Nothing but the lines from the one with "Is pixel 134" to the final line should be returned, each exactly as it appears.

- _Material for this task_:
## BEGIN
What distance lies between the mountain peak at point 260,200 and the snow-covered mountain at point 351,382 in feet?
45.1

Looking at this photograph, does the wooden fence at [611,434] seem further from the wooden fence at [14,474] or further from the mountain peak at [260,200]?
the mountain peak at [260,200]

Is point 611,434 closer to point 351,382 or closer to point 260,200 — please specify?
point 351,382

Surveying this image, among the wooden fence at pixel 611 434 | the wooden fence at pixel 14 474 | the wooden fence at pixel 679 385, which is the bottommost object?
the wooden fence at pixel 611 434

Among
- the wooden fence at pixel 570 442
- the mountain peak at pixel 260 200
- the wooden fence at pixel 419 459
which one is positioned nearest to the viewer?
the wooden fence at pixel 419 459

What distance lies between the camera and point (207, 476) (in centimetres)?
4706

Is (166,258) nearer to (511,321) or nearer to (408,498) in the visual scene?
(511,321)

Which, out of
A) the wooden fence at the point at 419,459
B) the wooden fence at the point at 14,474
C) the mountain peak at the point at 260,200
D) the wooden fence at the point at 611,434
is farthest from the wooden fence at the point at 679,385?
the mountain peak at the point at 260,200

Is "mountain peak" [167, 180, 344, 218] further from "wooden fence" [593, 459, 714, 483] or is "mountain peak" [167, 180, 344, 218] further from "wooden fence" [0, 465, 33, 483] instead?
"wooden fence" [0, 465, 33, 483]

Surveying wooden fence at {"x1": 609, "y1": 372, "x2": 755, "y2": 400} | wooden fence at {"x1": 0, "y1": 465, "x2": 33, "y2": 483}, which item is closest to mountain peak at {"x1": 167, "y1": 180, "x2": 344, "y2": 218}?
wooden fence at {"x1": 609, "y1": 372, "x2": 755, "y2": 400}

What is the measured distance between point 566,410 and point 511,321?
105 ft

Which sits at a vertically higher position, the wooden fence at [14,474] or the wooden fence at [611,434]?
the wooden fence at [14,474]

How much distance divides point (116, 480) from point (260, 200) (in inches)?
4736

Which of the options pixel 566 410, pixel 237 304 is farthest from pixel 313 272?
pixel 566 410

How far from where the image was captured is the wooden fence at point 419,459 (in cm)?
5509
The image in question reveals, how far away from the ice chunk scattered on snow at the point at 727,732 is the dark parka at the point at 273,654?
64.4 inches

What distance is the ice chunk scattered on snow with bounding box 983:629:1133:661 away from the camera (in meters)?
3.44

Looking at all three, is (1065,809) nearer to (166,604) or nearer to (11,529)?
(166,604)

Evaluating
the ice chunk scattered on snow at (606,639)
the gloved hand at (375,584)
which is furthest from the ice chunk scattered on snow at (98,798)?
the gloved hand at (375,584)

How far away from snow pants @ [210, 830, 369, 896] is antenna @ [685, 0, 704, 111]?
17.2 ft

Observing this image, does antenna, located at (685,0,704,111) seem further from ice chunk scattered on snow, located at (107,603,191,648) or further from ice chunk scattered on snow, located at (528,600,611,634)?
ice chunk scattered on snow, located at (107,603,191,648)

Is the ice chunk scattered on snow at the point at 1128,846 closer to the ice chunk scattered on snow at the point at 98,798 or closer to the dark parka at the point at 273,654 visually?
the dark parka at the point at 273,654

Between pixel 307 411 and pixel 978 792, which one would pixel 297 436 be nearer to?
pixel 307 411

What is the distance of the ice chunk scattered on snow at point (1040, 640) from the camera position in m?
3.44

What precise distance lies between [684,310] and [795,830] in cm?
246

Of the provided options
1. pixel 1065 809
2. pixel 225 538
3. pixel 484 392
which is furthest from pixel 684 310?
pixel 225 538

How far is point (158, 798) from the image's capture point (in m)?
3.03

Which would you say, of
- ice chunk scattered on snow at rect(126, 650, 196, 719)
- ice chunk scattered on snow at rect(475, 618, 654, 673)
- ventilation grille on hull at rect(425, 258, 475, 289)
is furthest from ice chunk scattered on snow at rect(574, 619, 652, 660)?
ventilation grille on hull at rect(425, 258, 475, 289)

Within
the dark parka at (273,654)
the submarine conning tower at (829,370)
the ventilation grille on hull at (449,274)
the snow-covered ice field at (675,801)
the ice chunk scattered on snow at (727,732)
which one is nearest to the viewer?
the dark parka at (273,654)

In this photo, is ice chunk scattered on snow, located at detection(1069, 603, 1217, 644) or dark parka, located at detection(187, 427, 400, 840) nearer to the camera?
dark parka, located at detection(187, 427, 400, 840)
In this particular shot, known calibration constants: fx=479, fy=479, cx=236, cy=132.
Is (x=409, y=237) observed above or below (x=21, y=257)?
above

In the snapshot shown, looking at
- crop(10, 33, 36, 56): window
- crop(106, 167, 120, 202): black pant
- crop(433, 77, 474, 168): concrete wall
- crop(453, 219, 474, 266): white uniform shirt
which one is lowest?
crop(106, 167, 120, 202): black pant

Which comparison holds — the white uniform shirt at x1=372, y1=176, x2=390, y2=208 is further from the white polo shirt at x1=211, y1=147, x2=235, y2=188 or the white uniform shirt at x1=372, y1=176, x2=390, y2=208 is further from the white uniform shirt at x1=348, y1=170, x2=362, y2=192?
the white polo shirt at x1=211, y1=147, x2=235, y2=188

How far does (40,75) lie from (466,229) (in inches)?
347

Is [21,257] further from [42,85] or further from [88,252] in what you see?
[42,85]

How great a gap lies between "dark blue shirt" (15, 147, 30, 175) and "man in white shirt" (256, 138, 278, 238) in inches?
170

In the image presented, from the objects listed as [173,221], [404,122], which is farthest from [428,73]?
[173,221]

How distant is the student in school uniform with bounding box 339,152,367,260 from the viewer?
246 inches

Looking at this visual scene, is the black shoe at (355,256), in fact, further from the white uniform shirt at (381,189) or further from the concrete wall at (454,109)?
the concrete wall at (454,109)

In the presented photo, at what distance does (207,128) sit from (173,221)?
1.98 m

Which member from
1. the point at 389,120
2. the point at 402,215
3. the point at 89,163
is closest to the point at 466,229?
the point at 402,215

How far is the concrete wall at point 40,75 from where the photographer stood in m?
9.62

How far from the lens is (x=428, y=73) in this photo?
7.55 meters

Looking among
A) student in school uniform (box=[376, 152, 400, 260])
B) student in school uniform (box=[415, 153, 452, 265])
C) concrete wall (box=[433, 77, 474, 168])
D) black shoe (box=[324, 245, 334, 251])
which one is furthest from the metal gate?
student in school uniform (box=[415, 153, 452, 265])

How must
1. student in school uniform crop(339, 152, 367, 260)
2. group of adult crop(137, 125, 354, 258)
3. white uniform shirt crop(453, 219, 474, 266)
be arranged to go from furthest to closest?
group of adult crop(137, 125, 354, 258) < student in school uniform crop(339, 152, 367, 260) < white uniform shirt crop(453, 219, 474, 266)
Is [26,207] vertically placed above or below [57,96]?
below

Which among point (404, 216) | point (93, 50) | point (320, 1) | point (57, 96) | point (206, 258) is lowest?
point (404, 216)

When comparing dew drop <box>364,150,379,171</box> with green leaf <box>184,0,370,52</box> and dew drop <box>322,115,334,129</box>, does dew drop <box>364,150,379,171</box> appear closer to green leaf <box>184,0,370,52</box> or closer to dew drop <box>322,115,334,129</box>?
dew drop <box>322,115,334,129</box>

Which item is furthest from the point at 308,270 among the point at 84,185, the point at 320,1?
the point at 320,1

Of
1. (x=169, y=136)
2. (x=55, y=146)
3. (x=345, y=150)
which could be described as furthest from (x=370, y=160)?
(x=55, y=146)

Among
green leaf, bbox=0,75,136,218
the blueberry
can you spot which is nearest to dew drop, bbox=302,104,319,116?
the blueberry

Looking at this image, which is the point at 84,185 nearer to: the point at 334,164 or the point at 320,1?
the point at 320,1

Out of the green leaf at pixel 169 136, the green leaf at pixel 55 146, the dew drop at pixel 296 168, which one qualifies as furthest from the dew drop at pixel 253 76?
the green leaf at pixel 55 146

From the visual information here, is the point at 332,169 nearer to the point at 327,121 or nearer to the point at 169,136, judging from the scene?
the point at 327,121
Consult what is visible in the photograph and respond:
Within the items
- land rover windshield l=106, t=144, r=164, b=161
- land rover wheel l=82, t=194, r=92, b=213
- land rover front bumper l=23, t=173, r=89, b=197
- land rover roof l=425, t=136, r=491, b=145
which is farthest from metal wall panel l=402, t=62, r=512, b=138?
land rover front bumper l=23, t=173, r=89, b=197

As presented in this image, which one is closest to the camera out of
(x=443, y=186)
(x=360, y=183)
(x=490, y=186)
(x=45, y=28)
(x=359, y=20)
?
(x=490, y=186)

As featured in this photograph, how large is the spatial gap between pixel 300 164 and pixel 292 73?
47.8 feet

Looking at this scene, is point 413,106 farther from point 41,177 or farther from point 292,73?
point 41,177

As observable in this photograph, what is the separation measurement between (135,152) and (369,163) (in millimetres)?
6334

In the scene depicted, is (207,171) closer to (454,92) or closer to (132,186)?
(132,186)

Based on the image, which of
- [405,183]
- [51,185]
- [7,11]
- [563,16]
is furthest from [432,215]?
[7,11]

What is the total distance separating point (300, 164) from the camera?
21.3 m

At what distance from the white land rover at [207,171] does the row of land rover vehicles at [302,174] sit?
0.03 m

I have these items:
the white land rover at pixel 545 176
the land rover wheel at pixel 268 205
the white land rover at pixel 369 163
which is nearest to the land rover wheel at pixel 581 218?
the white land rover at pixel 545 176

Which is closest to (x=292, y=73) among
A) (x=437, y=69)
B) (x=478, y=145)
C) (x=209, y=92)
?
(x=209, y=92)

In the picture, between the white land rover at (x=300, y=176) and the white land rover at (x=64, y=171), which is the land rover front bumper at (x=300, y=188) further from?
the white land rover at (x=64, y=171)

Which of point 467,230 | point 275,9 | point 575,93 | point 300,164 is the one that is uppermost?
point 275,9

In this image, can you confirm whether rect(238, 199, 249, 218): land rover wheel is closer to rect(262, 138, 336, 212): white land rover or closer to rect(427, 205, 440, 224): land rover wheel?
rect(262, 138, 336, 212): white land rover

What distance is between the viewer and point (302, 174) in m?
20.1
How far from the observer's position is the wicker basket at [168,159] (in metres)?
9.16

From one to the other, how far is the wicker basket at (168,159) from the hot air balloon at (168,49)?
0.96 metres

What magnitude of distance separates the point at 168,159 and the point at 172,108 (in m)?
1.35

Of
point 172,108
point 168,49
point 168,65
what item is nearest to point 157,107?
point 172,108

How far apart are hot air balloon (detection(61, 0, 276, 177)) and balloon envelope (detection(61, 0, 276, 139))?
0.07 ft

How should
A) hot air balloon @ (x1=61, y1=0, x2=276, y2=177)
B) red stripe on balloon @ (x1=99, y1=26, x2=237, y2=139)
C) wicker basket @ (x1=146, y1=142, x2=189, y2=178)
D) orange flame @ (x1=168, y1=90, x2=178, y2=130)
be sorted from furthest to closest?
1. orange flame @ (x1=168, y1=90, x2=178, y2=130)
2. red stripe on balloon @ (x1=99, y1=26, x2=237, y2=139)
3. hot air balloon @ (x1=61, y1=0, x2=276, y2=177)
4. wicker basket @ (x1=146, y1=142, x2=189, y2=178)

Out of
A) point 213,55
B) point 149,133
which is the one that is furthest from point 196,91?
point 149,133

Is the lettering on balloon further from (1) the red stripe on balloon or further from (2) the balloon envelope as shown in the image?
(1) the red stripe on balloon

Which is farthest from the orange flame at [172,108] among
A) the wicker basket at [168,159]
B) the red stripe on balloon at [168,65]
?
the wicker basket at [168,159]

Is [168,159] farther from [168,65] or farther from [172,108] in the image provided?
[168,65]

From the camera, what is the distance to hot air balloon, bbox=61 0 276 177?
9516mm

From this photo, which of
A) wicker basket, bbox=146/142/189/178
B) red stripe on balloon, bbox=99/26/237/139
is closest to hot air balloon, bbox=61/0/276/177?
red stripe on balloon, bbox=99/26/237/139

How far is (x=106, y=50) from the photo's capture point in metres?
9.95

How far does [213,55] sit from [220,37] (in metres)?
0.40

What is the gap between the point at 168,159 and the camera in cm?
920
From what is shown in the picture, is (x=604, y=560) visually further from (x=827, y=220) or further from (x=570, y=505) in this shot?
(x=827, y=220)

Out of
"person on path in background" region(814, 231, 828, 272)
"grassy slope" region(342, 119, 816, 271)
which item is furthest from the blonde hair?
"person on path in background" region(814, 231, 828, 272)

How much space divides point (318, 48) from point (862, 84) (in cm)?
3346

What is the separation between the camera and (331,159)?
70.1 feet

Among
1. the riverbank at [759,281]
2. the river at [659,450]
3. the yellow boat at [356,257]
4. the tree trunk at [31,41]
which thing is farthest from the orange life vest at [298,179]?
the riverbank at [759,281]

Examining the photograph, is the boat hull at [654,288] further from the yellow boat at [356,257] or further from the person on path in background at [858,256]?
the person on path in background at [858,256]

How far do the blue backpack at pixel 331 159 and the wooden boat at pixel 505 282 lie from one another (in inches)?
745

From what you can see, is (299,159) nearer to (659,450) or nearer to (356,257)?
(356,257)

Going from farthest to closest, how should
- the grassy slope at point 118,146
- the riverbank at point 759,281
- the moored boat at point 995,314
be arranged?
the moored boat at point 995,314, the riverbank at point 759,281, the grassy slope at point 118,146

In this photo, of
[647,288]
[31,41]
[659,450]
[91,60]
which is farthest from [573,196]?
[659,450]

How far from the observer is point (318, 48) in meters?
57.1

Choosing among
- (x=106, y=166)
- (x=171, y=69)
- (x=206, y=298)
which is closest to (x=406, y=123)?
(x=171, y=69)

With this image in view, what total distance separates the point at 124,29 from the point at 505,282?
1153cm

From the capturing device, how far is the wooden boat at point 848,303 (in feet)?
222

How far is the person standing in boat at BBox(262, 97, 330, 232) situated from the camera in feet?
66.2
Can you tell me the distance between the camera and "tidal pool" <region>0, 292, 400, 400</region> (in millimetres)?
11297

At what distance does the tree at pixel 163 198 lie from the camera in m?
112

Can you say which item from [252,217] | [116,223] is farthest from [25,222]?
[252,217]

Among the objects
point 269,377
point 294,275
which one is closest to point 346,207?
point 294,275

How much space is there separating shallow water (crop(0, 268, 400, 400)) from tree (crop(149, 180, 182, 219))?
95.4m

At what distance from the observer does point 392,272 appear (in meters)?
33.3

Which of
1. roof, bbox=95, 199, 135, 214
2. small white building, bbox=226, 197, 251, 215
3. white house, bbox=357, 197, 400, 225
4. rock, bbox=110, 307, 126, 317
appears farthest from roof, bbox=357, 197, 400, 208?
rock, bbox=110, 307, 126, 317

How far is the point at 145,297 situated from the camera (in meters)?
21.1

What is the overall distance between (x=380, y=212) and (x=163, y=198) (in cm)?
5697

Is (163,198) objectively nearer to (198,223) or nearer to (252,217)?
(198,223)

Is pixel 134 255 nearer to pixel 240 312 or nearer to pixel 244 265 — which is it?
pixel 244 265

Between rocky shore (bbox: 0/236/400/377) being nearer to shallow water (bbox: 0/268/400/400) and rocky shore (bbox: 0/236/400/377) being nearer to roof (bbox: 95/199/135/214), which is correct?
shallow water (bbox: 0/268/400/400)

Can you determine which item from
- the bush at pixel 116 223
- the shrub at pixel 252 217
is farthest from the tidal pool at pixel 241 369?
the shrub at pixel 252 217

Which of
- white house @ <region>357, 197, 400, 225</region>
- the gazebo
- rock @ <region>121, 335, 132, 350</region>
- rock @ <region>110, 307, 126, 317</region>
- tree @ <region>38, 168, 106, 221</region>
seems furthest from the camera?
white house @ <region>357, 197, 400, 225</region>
## END
- _Exercise output_:
Is pixel 134 255 nearer to pixel 240 312 or nearer to pixel 244 265 — which is it?
pixel 244 265

Between rocky shore (bbox: 0/236/400/377) being nearer to shallow water (bbox: 0/268/400/400) and rocky shore (bbox: 0/236/400/377) being nearer to roof (bbox: 95/199/135/214), which is correct?
shallow water (bbox: 0/268/400/400)

Can you determine which item from
- the bush at pixel 116 223
- the shrub at pixel 252 217
is farthest from the tidal pool at pixel 241 369?
the shrub at pixel 252 217

Which of
- white house @ <region>357, 197, 400, 225</region>
- the gazebo
- rock @ <region>121, 335, 132, 350</region>
- rock @ <region>110, 307, 126, 317</region>
- tree @ <region>38, 168, 106, 221</region>
seems furthest from the camera?
white house @ <region>357, 197, 400, 225</region>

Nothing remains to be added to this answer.